#### What to produce:
Pull out the lines of the data starting at the line containing "Which of these" and ending at the end of the data, and copy them word for word.

▬▬▬

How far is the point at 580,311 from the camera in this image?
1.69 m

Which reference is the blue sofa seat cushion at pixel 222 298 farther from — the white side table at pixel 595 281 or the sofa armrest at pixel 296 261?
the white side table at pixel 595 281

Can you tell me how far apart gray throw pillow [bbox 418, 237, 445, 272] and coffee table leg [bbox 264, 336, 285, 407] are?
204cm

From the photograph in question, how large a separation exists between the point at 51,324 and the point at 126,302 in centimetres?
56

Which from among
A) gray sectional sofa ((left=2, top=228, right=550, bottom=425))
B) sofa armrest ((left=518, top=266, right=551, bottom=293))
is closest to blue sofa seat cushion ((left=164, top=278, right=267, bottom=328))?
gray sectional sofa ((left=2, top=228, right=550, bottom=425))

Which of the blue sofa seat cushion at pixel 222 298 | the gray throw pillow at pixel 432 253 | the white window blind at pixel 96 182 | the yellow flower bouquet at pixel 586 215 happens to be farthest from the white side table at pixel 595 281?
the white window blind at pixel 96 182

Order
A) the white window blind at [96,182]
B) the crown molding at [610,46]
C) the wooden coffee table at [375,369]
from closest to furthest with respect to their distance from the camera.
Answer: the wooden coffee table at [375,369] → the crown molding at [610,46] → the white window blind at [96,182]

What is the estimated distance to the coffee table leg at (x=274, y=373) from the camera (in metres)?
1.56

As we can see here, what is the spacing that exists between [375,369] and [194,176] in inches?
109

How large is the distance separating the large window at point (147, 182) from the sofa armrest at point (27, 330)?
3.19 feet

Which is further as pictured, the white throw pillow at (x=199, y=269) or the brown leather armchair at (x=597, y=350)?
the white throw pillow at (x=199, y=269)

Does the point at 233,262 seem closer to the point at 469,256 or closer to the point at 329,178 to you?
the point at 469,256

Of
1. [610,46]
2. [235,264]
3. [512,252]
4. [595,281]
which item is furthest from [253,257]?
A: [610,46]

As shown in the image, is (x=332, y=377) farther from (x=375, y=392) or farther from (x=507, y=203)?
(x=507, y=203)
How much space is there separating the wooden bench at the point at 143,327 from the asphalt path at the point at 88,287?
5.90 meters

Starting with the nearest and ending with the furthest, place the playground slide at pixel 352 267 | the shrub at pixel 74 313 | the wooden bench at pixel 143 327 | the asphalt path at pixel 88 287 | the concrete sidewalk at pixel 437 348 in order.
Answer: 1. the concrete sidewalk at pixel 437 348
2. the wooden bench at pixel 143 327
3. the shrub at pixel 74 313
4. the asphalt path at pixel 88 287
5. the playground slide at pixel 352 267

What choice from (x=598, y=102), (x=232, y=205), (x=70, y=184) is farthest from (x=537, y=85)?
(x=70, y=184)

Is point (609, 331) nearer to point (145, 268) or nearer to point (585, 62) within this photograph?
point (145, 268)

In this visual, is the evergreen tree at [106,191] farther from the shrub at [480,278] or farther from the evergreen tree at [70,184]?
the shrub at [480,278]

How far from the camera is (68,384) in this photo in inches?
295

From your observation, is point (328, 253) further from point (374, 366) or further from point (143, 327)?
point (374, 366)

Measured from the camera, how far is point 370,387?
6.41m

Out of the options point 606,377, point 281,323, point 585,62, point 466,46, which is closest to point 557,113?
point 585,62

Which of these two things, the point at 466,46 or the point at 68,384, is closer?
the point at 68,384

▬▬▬

#### In response:
Which of these two things, the point at 466,46 or the point at 68,384, is closer?
the point at 68,384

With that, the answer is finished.